- [ОТРЫВОК]:
---------------

Михаил ПОПОВ. «ДУШИ ТВОЕЙ СВЕТЛАЯ ТЕНЬ…». Об одном стихотворении Александра Роскова
Михаил ПОПОВ
«ДУШИ ТВОЕЙ СВЕТЛАЯ ТЕНЬ…»
Об одном стихотворении Александра Роскова
Разбудила какая-то пичуга. Объявила о себе короткими посвистами, и даже показалось, постучала клювиком в стекло. Я поднялся, осторожно отвёл занавеску. Свету в избе не прибавилось – солнышко, если и поднялось, то за пеленой верхового тумана не проглядывалось. Пичуга сидела на рябинке, занявшейся белыми цветами, и внимательно смотрела на меня.
Накануне я перелистывал томик Саши Роскова и несколько раз возвращался к его стихотворению «Памяти Николая Рубцова». Перечитывал про себя, но читал, как и вслух, – резко, размашисто, горячо. То есть так, как привык с того дня, как впервые прочитал его.

---------------

- [ЧТО НУЖНО СДЕЛАТЬ]:
1. Перепишите строки ниже на отрезке от строки, содержащей «As seen in this», до последней строки включительно, подставив «bull leg» вместо «cow leg» и ничего больше не меняя.
2. Подхватите текст о стихотворении Александра Роскова «Памяти Николая Рубцова» и продолжите его, начиная сразу после последней приведенной фразы.

[Пространственные вопросы к изображениям]
---------------

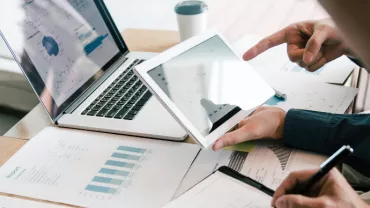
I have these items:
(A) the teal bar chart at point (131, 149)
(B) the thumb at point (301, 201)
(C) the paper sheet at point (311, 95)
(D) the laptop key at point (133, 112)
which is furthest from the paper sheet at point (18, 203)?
(C) the paper sheet at point (311, 95)

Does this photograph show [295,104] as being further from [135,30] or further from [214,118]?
[135,30]

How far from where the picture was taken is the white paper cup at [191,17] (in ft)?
4.13

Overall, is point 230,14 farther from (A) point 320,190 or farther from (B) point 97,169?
(A) point 320,190

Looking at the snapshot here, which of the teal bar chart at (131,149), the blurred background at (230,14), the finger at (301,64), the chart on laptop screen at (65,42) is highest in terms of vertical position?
the chart on laptop screen at (65,42)

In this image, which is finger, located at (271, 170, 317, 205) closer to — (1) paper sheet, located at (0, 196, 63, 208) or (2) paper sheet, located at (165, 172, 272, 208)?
(2) paper sheet, located at (165, 172, 272, 208)

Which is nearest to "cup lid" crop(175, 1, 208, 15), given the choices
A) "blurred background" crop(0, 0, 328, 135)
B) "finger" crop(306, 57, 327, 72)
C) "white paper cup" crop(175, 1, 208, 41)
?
"white paper cup" crop(175, 1, 208, 41)

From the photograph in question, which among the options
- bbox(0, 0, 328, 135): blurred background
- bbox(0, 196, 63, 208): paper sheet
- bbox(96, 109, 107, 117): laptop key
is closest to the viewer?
bbox(0, 196, 63, 208): paper sheet

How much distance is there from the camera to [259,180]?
2.68 ft

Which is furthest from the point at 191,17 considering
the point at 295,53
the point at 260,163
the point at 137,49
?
the point at 260,163

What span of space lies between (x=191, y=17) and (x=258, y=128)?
48 cm

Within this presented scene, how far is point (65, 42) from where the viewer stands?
1.09m

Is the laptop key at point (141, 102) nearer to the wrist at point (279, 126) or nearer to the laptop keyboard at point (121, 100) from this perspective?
the laptop keyboard at point (121, 100)

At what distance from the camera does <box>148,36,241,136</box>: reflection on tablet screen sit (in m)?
0.88

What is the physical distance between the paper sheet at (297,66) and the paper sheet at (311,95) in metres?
0.04
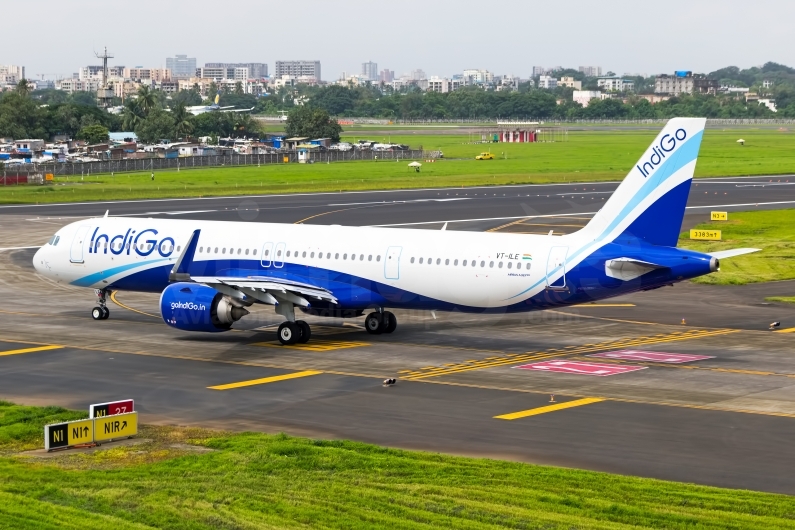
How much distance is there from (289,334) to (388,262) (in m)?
4.66

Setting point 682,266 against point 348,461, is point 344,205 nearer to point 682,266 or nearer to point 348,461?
point 682,266

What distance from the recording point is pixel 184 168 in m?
166

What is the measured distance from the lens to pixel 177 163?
16888cm

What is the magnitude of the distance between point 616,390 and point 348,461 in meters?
12.1

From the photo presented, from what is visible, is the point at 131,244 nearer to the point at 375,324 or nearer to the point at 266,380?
the point at 375,324

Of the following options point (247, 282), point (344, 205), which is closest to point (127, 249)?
point (247, 282)

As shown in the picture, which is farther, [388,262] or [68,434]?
[388,262]

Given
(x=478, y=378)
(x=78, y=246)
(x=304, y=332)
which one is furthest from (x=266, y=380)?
(x=78, y=246)

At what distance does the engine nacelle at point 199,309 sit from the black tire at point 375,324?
574cm

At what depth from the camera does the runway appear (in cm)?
2989

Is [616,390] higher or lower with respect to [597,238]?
lower

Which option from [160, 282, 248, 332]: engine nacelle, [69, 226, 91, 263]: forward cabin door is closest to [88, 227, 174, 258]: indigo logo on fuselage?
[69, 226, 91, 263]: forward cabin door

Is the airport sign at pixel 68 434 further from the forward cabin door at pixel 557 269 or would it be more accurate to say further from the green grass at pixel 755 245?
the green grass at pixel 755 245

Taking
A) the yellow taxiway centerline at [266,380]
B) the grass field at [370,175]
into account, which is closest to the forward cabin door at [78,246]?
the yellow taxiway centerline at [266,380]
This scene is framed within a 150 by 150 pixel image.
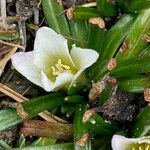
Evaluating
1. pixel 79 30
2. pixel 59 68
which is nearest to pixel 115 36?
pixel 79 30

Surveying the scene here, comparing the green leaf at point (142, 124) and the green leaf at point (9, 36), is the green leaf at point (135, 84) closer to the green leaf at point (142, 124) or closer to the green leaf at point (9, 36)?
the green leaf at point (142, 124)

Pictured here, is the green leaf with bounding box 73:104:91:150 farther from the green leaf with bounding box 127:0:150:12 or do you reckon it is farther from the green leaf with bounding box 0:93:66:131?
the green leaf with bounding box 127:0:150:12

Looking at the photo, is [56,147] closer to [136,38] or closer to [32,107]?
[32,107]

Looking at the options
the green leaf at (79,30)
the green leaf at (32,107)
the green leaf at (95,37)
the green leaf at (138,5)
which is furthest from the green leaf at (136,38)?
the green leaf at (32,107)

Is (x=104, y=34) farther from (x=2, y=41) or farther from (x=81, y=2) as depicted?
(x=2, y=41)

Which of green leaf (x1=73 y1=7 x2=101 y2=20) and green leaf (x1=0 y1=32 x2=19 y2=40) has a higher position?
green leaf (x1=73 y1=7 x2=101 y2=20)

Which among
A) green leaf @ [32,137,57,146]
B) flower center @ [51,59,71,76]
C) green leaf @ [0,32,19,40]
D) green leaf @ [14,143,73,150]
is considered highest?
green leaf @ [0,32,19,40]

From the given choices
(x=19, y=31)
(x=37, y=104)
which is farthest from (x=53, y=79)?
(x=19, y=31)

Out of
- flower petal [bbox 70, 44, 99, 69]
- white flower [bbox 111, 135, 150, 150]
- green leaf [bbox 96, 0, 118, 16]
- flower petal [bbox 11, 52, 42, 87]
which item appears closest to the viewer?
white flower [bbox 111, 135, 150, 150]

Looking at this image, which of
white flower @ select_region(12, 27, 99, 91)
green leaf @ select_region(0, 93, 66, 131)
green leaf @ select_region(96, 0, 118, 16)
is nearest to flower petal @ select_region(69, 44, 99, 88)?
white flower @ select_region(12, 27, 99, 91)
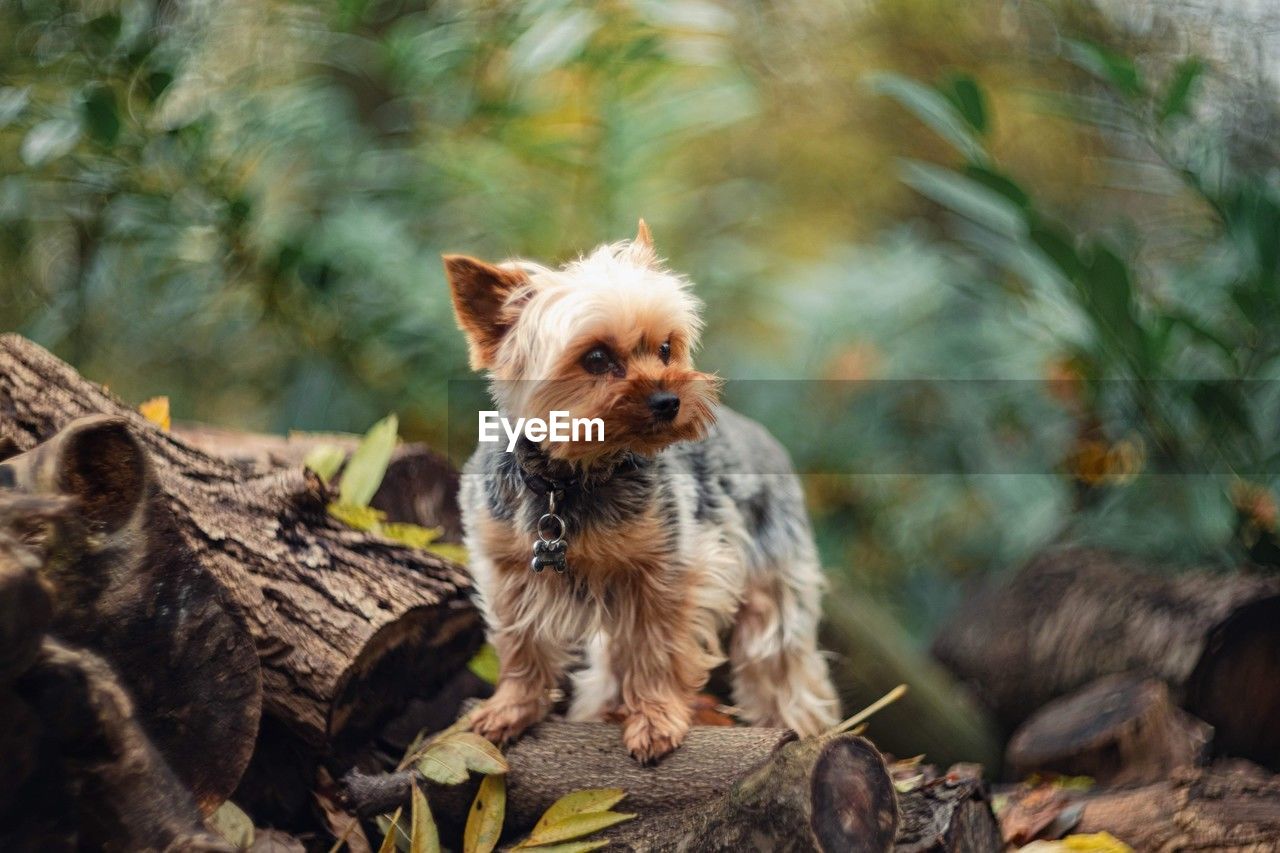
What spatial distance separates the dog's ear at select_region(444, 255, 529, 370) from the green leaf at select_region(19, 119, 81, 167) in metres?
2.85

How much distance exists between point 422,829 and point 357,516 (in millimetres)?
1243

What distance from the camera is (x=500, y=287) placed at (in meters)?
2.74

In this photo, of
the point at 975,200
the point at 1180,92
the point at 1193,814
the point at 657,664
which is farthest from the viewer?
the point at 975,200

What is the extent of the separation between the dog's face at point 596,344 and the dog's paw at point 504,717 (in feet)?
2.56

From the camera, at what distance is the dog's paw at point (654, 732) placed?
113 inches

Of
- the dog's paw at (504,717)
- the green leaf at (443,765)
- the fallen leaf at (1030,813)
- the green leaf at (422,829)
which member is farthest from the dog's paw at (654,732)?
A: the fallen leaf at (1030,813)

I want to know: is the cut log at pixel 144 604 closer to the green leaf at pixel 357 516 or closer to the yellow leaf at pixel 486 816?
the yellow leaf at pixel 486 816

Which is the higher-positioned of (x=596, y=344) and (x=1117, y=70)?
(x=1117, y=70)

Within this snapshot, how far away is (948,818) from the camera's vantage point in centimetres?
282

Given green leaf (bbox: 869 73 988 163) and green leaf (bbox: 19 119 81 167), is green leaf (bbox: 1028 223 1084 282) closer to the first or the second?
green leaf (bbox: 869 73 988 163)

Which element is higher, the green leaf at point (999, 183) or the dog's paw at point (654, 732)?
the green leaf at point (999, 183)

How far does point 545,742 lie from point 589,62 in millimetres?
3493

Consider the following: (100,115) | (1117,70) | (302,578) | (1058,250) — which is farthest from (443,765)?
(1117,70)

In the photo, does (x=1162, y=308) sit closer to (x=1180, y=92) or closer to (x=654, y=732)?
(x=1180, y=92)
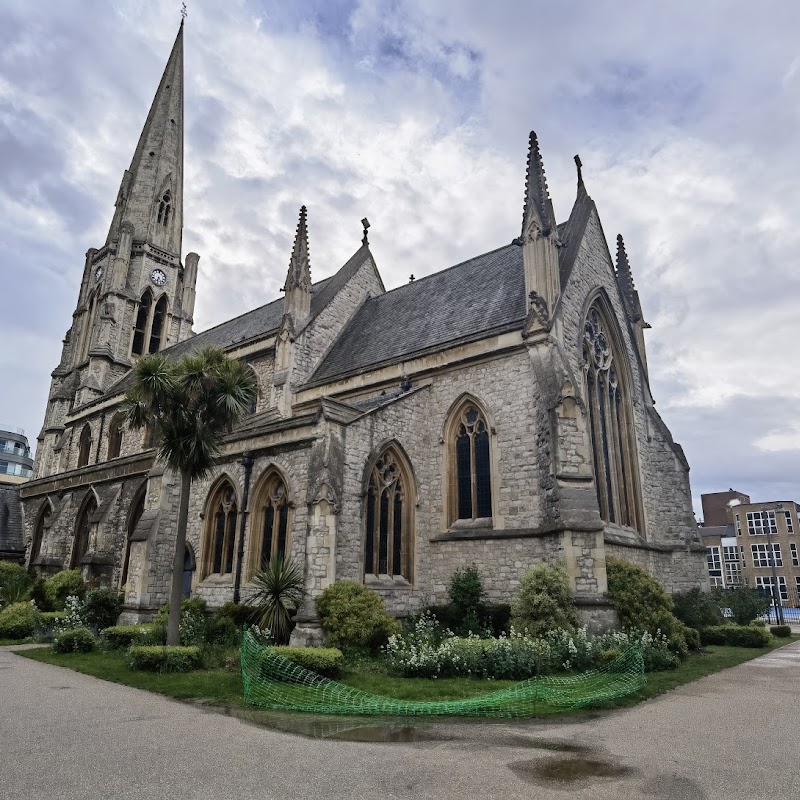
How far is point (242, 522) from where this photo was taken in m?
18.4

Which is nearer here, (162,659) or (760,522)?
(162,659)

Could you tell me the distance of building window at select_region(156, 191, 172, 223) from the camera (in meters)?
47.3

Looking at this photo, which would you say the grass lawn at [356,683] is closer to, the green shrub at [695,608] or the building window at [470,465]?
the green shrub at [695,608]

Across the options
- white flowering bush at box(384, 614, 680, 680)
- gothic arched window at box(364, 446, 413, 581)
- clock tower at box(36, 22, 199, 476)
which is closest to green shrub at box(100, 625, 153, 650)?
gothic arched window at box(364, 446, 413, 581)

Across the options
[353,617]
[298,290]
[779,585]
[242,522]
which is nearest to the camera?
[353,617]

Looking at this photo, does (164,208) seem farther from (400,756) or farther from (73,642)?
(400,756)

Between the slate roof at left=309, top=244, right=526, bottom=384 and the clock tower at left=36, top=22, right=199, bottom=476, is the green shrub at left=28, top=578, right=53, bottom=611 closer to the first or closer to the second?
the slate roof at left=309, top=244, right=526, bottom=384

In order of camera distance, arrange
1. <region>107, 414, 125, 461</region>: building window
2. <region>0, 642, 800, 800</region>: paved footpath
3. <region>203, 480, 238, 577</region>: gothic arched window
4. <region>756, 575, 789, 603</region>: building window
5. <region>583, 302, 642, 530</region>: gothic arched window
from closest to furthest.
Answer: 1. <region>0, 642, 800, 800</region>: paved footpath
2. <region>203, 480, 238, 577</region>: gothic arched window
3. <region>583, 302, 642, 530</region>: gothic arched window
4. <region>107, 414, 125, 461</region>: building window
5. <region>756, 575, 789, 603</region>: building window

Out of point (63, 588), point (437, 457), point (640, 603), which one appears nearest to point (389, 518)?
point (437, 457)

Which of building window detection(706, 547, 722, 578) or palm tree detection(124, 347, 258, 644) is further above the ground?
palm tree detection(124, 347, 258, 644)

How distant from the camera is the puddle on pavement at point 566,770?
19.5 ft

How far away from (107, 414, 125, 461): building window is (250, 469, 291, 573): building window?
68.7 feet

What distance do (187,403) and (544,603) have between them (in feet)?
33.0

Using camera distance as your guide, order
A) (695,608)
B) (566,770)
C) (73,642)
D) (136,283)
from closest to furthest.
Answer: (566,770) → (73,642) → (695,608) → (136,283)
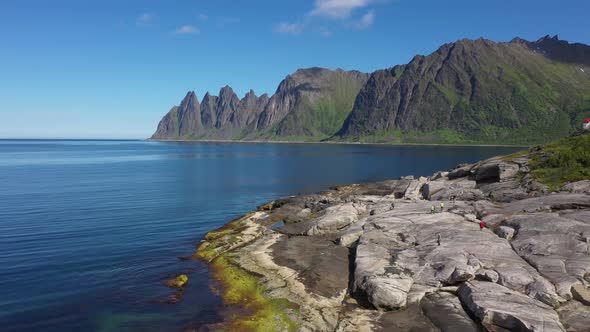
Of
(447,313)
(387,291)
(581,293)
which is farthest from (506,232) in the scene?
(387,291)

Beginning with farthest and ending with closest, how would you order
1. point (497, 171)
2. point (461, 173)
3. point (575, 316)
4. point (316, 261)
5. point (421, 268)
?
point (461, 173) < point (497, 171) < point (316, 261) < point (421, 268) < point (575, 316)

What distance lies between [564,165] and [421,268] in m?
38.8

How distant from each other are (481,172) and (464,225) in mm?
31464

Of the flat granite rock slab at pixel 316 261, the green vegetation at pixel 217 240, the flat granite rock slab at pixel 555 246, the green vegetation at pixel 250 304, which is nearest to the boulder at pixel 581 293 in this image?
the flat granite rock slab at pixel 555 246

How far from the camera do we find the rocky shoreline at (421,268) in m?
25.2

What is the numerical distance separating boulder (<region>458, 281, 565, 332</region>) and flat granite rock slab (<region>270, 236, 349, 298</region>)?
10076 mm

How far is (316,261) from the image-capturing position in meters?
37.4

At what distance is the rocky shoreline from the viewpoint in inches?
993

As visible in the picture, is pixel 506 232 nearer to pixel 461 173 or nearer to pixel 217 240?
pixel 217 240

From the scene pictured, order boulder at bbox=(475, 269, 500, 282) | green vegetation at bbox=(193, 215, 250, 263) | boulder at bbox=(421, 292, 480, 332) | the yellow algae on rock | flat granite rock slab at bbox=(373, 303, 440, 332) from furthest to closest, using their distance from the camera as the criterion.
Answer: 1. green vegetation at bbox=(193, 215, 250, 263)
2. the yellow algae on rock
3. boulder at bbox=(475, 269, 500, 282)
4. flat granite rock slab at bbox=(373, 303, 440, 332)
5. boulder at bbox=(421, 292, 480, 332)

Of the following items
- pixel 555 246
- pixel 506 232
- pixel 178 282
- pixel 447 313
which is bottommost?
pixel 178 282

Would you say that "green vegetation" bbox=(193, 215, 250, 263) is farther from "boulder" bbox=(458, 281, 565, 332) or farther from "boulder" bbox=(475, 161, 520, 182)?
"boulder" bbox=(475, 161, 520, 182)

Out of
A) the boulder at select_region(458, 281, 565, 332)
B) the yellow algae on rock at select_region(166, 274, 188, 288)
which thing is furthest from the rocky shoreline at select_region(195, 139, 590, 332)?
the yellow algae on rock at select_region(166, 274, 188, 288)

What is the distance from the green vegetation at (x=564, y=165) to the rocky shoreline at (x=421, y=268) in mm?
3043
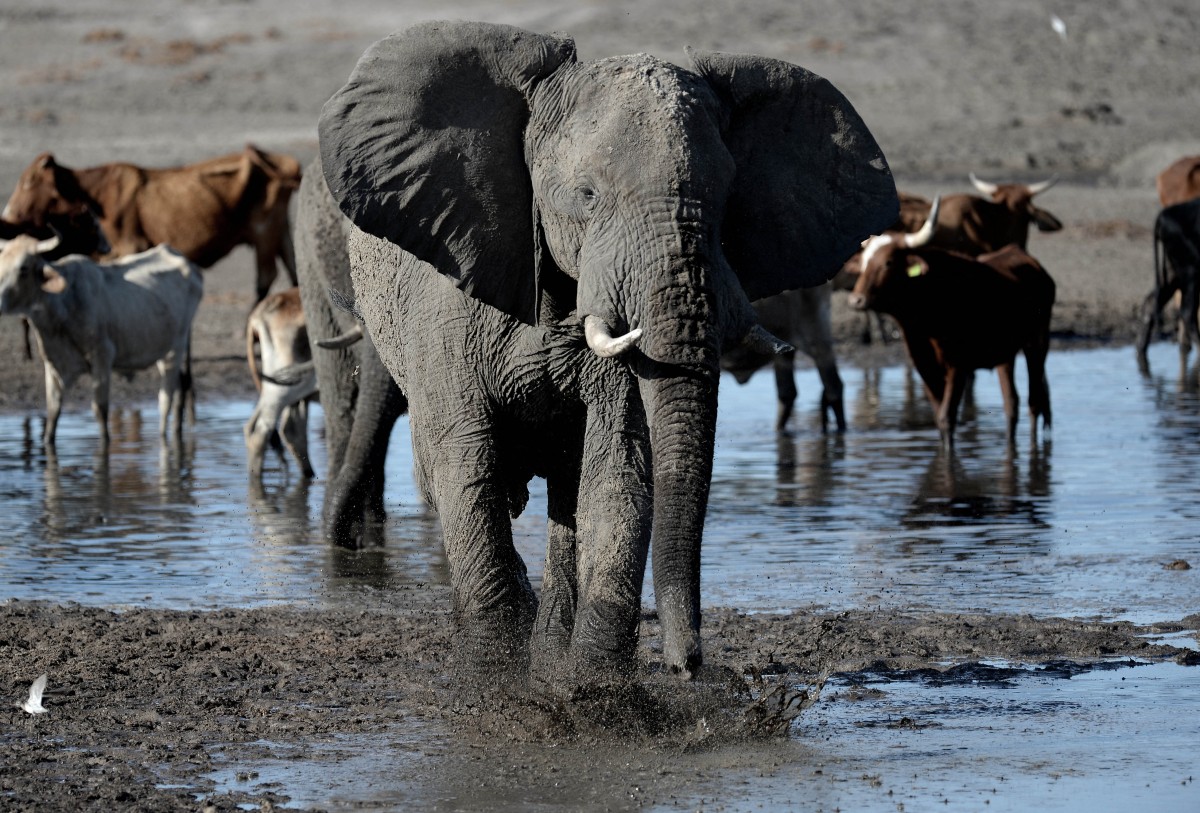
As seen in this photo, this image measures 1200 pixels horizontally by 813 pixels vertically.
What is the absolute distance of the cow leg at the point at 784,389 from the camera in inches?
544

---------------

- [ОТВЕТЫ К ЗАДАНИЯМ]:
1.
As seen in this photo, this image measures 1200 pixels horizontally by 813 pixels vertically.
What is the absolute distance of the bull leg at the point at 784,389 from the camera in inches?
544

2.
Было это в январе-феврале 1996 года. Стихотворение стояло в подборке, которую Саша подготовил для печати в «Белом пароходе». Подборка – мы назвали её «Линия жизни» – вышла в первом номере альманаха за тот же год. В ней было пять стихотворений, в том числе знаменитое «Житие у реки…», потом много раз переизданное и переведённое на все скандинавские языки, а также на английский. Но тогда, при первом знакомстве с новыми стихами, взгляд невольно потянулся именно к «рубцовскому»… Ведь это был знак, путеводная веха, сигнал на уровне подсознания. Я начал читать, и где-то с середины стихотворения сердце закипело слезой. Не с середины – вот с этого места: «Пей, Рубцов, свой портвейн! Георгины замёрзли твои…». В голосе – а он прорвался наружу – сам заметил, появились какие-то безысходные и даже обречённо-злые ноты: «Пей, Рубцов, свой портвейн! Места в жизни тебе уже нет…». И вот так, не понижая накала, – на боли, на кипении, на разрыве – и прочитал до конца…
Что же произошло вчера, когда, открыв томик Роскова, я стал перечитывать посвящение Рубцову? Внешне будто ничего. А внутренне… Что-то запротивилось во мне, что-то осекло всегдашний накал. А так ли я читаю это стихотворение? То есть правильно ли передаю авторский замысел? И в конечном итоге, а так ли я понял это стихотворение?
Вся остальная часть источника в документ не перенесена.